> **DATASET RECORDS**
━━━━

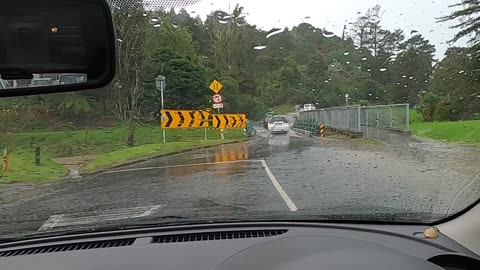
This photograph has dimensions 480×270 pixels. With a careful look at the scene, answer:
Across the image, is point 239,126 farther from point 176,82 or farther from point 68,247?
point 68,247

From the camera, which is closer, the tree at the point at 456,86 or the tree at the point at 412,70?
the tree at the point at 456,86

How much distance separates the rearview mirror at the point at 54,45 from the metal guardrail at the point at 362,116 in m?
4.18

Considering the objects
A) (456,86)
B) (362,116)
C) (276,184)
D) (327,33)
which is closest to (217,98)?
(276,184)

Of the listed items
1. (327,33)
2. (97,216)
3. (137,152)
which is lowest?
(97,216)

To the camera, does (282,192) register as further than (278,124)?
No

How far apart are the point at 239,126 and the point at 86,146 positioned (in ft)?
6.54

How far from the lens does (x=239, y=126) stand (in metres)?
7.57

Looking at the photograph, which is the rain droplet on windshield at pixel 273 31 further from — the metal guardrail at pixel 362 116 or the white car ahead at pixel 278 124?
the white car ahead at pixel 278 124

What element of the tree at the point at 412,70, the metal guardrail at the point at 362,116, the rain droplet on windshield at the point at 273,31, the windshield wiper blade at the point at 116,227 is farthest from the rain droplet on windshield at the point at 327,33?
the windshield wiper blade at the point at 116,227

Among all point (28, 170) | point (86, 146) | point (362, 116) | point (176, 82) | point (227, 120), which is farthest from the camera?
point (362, 116)

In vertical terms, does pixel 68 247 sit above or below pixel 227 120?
below

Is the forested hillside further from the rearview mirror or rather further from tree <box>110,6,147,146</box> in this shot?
the rearview mirror

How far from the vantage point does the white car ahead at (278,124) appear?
7.53 meters

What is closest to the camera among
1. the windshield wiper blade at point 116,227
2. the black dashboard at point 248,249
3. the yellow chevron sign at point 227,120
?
the black dashboard at point 248,249
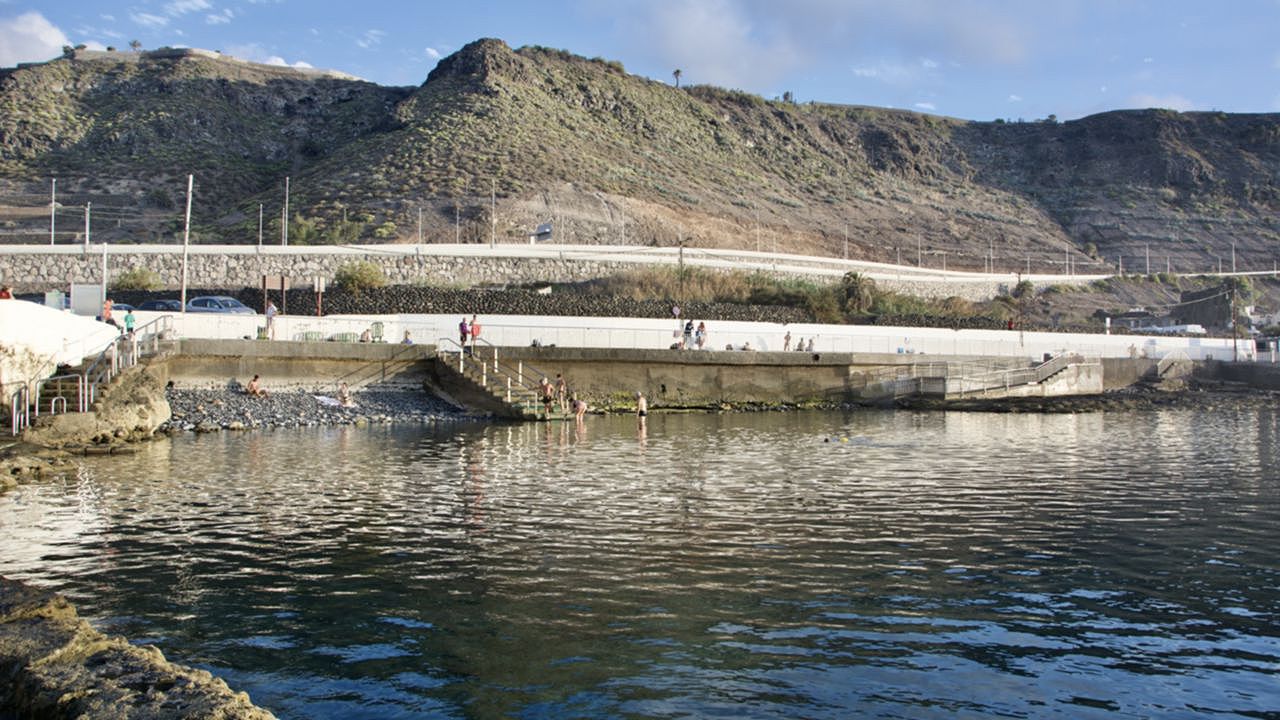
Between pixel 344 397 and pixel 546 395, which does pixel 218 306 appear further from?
pixel 546 395

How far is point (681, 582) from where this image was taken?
37.5 ft

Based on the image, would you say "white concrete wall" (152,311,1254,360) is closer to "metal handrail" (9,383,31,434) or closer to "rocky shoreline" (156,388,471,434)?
"rocky shoreline" (156,388,471,434)

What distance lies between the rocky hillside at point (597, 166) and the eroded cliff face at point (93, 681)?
59.1m

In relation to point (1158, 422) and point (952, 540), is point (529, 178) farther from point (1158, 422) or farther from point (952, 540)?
point (952, 540)

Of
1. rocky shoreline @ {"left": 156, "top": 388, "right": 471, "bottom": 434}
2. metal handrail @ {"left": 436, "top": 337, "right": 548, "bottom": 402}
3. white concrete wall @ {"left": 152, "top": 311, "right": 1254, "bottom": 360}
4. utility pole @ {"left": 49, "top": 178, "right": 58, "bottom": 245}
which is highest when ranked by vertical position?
utility pole @ {"left": 49, "top": 178, "right": 58, "bottom": 245}

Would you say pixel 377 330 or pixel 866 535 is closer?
pixel 866 535

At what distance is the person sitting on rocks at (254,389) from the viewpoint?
115 feet

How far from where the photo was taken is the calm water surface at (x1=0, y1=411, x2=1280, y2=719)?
8.14 meters

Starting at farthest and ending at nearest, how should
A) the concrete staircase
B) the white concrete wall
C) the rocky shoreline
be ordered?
the white concrete wall → the concrete staircase → the rocky shoreline

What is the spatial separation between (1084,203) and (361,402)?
113394mm

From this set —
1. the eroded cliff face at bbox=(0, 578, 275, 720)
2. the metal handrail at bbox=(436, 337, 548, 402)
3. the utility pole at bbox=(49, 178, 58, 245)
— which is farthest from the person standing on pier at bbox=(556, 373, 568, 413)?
the utility pole at bbox=(49, 178, 58, 245)

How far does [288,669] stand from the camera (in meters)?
8.52

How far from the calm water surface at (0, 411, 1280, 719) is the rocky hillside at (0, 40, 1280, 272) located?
4966cm

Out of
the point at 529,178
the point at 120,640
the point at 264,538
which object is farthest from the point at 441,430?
the point at 529,178
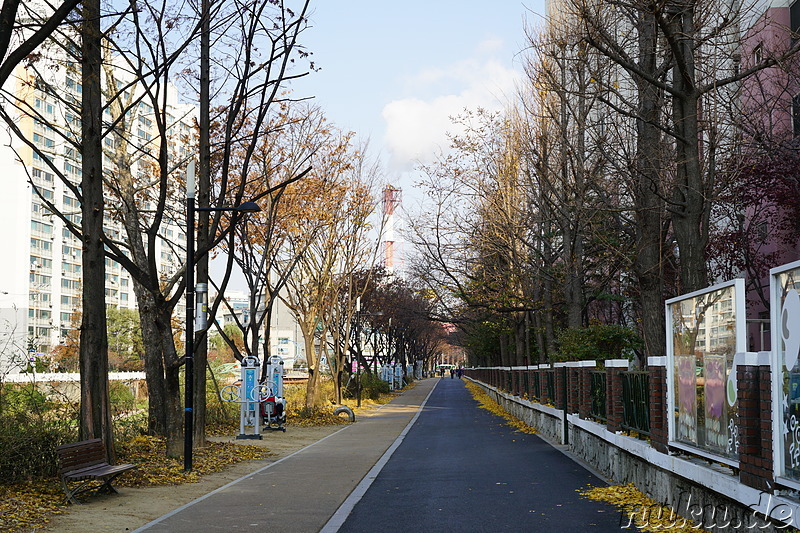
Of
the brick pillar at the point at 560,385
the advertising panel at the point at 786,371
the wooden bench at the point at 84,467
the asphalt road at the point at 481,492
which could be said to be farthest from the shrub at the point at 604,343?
the advertising panel at the point at 786,371

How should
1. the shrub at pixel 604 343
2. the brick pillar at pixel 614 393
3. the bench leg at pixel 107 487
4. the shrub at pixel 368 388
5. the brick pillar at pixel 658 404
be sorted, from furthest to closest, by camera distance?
the shrub at pixel 368 388 < the shrub at pixel 604 343 < the brick pillar at pixel 614 393 < the bench leg at pixel 107 487 < the brick pillar at pixel 658 404

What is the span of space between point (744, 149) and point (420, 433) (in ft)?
38.4

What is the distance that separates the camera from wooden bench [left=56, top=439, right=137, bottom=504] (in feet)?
39.1

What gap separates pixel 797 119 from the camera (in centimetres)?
2347

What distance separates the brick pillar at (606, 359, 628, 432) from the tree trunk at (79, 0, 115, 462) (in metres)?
7.77

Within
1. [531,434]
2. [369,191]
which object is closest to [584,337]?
[531,434]

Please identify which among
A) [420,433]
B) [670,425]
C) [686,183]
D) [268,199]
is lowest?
[420,433]

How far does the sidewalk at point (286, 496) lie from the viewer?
409 inches

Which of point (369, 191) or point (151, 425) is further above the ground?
point (369, 191)

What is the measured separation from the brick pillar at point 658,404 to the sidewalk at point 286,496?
3.99 metres

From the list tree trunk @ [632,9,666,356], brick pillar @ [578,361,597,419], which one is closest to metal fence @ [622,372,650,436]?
brick pillar @ [578,361,597,419]

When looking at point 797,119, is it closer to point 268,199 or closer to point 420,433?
point 420,433

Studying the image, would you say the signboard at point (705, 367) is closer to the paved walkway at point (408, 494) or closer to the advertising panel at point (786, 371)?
the advertising panel at point (786, 371)

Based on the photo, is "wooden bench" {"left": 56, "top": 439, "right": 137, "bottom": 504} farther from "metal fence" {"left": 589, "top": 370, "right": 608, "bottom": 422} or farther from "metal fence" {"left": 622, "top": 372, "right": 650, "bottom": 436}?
"metal fence" {"left": 589, "top": 370, "right": 608, "bottom": 422}
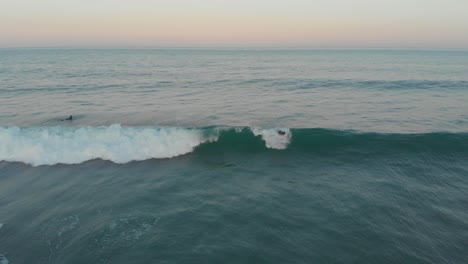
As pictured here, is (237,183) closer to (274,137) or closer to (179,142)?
(179,142)

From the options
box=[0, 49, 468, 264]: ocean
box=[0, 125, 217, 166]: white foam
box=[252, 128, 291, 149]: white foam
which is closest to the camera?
box=[0, 49, 468, 264]: ocean

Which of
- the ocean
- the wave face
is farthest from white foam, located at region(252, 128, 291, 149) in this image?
the ocean

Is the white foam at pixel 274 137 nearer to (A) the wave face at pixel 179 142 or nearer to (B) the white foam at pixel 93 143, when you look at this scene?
(A) the wave face at pixel 179 142

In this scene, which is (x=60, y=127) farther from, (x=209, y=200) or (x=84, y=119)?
(x=209, y=200)

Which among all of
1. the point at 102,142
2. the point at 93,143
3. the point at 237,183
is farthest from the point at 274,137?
the point at 93,143

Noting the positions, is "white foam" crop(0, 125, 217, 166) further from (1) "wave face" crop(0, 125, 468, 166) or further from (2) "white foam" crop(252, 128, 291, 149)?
(2) "white foam" crop(252, 128, 291, 149)
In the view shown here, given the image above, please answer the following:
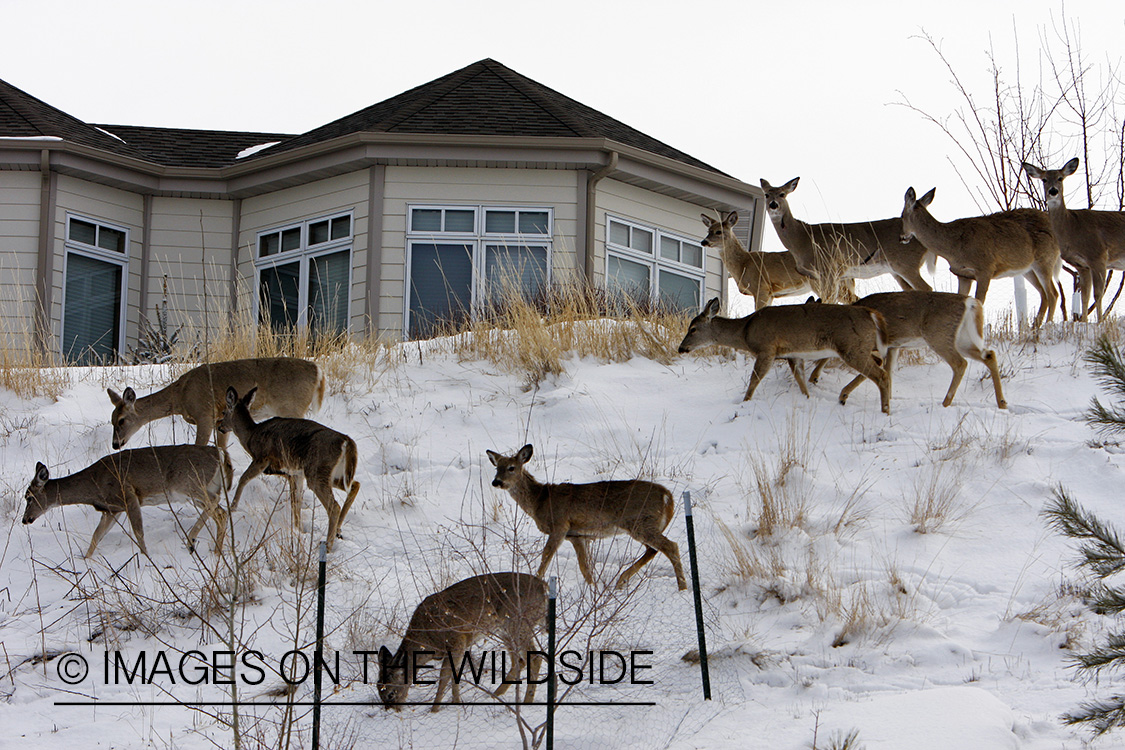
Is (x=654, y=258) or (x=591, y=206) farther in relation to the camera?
(x=654, y=258)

━━━━

> **GIVEN EXERCISE**
Leave out every picture and copy the rest of the records exactly.

> **TASK RESULT**
This photograph has dimensions 480×270 pixels. With a careful look at the scene, answer:
Across the image, is point 239,126 farther from point 176,82 or farther from point 68,247?
point 68,247

From the camera, which is closer, the tree at the point at 456,86 or the tree at the point at 412,70?
the tree at the point at 456,86

How much distance separates the rearview mirror at the point at 54,45 from the metal guardrail at the point at 362,116 in m?
4.18

Considering the objects
A) (456,86)
B) (362,116)
C) (276,184)
D) (327,33)
which is closest to (217,98)?
(276,184)

Of the listed items
1. (327,33)
2. (97,216)
3. (137,152)
which is lowest?
(97,216)

To the camera, does (282,192) register as further than (278,124)?
No

How far apart are the point at 239,126 and the point at 86,146 positioned (in ft)?
6.54

How far from the lens does (x=239, y=126) stand (in metres)?
7.57

Looking at the photograph, which is the rain droplet on windshield at pixel 273 31 further from — the metal guardrail at pixel 362 116 or the white car ahead at pixel 278 124?
the white car ahead at pixel 278 124

What element of the tree at the point at 412,70, the metal guardrail at the point at 362,116, the rain droplet on windshield at the point at 273,31, the windshield wiper blade at the point at 116,227 is farthest from the rain droplet on windshield at the point at 327,33?
the windshield wiper blade at the point at 116,227

Among all point (28, 170) | point (86, 146) | point (362, 116) | point (176, 82) | point (227, 120), which is farthest from the camera?
point (362, 116)

In vertical terms, does pixel 68 247 sit above or below pixel 227 120?
below

Is the forested hillside further from the rearview mirror or rather further from tree <box>110,6,147,146</box> in this shot?
the rearview mirror

How far from the vantage point does the white car ahead at (278,124) appear?
7.53 meters

What is closest to the camera among
1. the windshield wiper blade at point 116,227
2. the black dashboard at point 248,249
3. the yellow chevron sign at point 227,120
?
the black dashboard at point 248,249
Between pixel 344 397 and pixel 546 395, which does pixel 218 306 appear further from?
pixel 546 395

How far is point (681, 582) from where this image was taken?
37.5 ft

Based on the image, would you say "white concrete wall" (152,311,1254,360) is closer to "metal handrail" (9,383,31,434) or closer to "rocky shoreline" (156,388,471,434)?
"rocky shoreline" (156,388,471,434)

What distance lies between the rocky hillside at point (597, 166) and the eroded cliff face at point (93, 681)?
59.1m

In relation to point (1158, 422) and point (952, 540), is point (529, 178) farther from point (1158, 422) or farther from point (952, 540)?
point (952, 540)

Of
1. rocky shoreline @ {"left": 156, "top": 388, "right": 471, "bottom": 434}
2. metal handrail @ {"left": 436, "top": 337, "right": 548, "bottom": 402}
3. white concrete wall @ {"left": 152, "top": 311, "right": 1254, "bottom": 360}
4. utility pole @ {"left": 49, "top": 178, "right": 58, "bottom": 245}
which is highest when ranked by vertical position?
utility pole @ {"left": 49, "top": 178, "right": 58, "bottom": 245}

Would you say pixel 377 330 or pixel 866 535 is closer?
pixel 866 535

At what distance is the person sitting on rocks at (254,389) from the viewpoint?
115 feet

How far from where the photo was taken is the calm water surface at (x1=0, y1=411, x2=1280, y2=719)?
8.14 meters

Starting at farthest and ending at nearest, how should
A) the concrete staircase
B) the white concrete wall
C) the rocky shoreline
be ordered?
the white concrete wall → the concrete staircase → the rocky shoreline

What is the spatial separation between (1084,203) and (361,402)?
113394mm

From this set —
1. the eroded cliff face at bbox=(0, 578, 275, 720)
2. the metal handrail at bbox=(436, 337, 548, 402)
3. the utility pole at bbox=(49, 178, 58, 245)
— which is farthest from the person standing on pier at bbox=(556, 373, 568, 413)?
the utility pole at bbox=(49, 178, 58, 245)

How far does [288,669] stand from the camera (in meters)?
8.52

How far from the calm water surface at (0, 411, 1280, 719) is the rocky hillside at (0, 40, 1280, 272) located?
4966cm

Out of
the point at 529,178
the point at 120,640
the point at 264,538
which object is farthest from the point at 441,430?
the point at 529,178
Of
the brick pillar at the point at 560,385
the advertising panel at the point at 786,371
the wooden bench at the point at 84,467
the asphalt road at the point at 481,492
which could be said to be farthest from the shrub at the point at 604,343?
the advertising panel at the point at 786,371

How should
1. the shrub at pixel 604 343
2. the brick pillar at pixel 614 393
3. the bench leg at pixel 107 487
4. the shrub at pixel 368 388
5. the brick pillar at pixel 658 404
be sorted, from furthest to closest, by camera distance?
the shrub at pixel 368 388 < the shrub at pixel 604 343 < the brick pillar at pixel 614 393 < the bench leg at pixel 107 487 < the brick pillar at pixel 658 404

What is the span of space between point (744, 149) and point (420, 433) (in ft)?
38.4

What is the distance that separates the camera from wooden bench [left=56, top=439, right=137, bottom=504] (in feet)?
39.1

What gap separates pixel 797 119 from the camera (in centimetres)?
2347

What distance separates the brick pillar at (606, 359, 628, 432) from the tree trunk at (79, 0, 115, 462) (in metres)?
7.77

Within
1. [531,434]
2. [369,191]
which object is closest to [584,337]?
[531,434]

Please identify which among
A) [420,433]
B) [670,425]
C) [686,183]
D) [268,199]
is lowest?
[420,433]

How far does the sidewalk at point (286, 496) lie from the viewer?
409 inches

Which of point (369, 191) or point (151, 425) is further above the ground?
point (369, 191)

What is the measured separation from the brick pillar at point 658,404 to the sidewalk at point 286,496?
3.99 metres

From the list tree trunk @ [632,9,666,356], brick pillar @ [578,361,597,419], which one is closest to metal fence @ [622,372,650,436]?
brick pillar @ [578,361,597,419]

When looking at point 797,119, is it closer to point 268,199 or closer to point 420,433?
point 420,433

Studying the image, would you say the signboard at point (705, 367) is closer to the paved walkway at point (408, 494) or closer to the advertising panel at point (786, 371)?
the advertising panel at point (786, 371)

Based on the photo, is "wooden bench" {"left": 56, "top": 439, "right": 137, "bottom": 504} farther from "metal fence" {"left": 589, "top": 370, "right": 608, "bottom": 422} or farther from "metal fence" {"left": 622, "top": 372, "right": 650, "bottom": 436}?
"metal fence" {"left": 589, "top": 370, "right": 608, "bottom": 422}
As pictured here, is (237,183) closer to (274,137) or closer to (179,142)?
(179,142)

From the options
box=[0, 49, 468, 264]: ocean
box=[0, 125, 217, 166]: white foam
box=[252, 128, 291, 149]: white foam
which is closest to the camera?
box=[0, 49, 468, 264]: ocean

Which of
- the ocean
- the wave face
is farthest from white foam, located at region(252, 128, 291, 149) in this image?
the ocean

Is the white foam at pixel 274 137 nearer to (A) the wave face at pixel 179 142 or nearer to (B) the white foam at pixel 93 143, when you look at this scene?
(A) the wave face at pixel 179 142

In this scene, which is (x=60, y=127) farther from, (x=209, y=200) or (x=84, y=119)?
(x=209, y=200)

Which among all of
1. the point at 102,142
2. the point at 93,143
3. the point at 237,183
is farthest from the point at 274,137?
the point at 93,143

Noting the positions, is "white foam" crop(0, 125, 217, 166) further from (1) "wave face" crop(0, 125, 468, 166) or further from (2) "white foam" crop(252, 128, 291, 149)?
(2) "white foam" crop(252, 128, 291, 149)
In the view shown here, given the image above, please answer the following:
Is (x=654, y=258) or (x=591, y=206) farther in relation to the camera?
(x=654, y=258)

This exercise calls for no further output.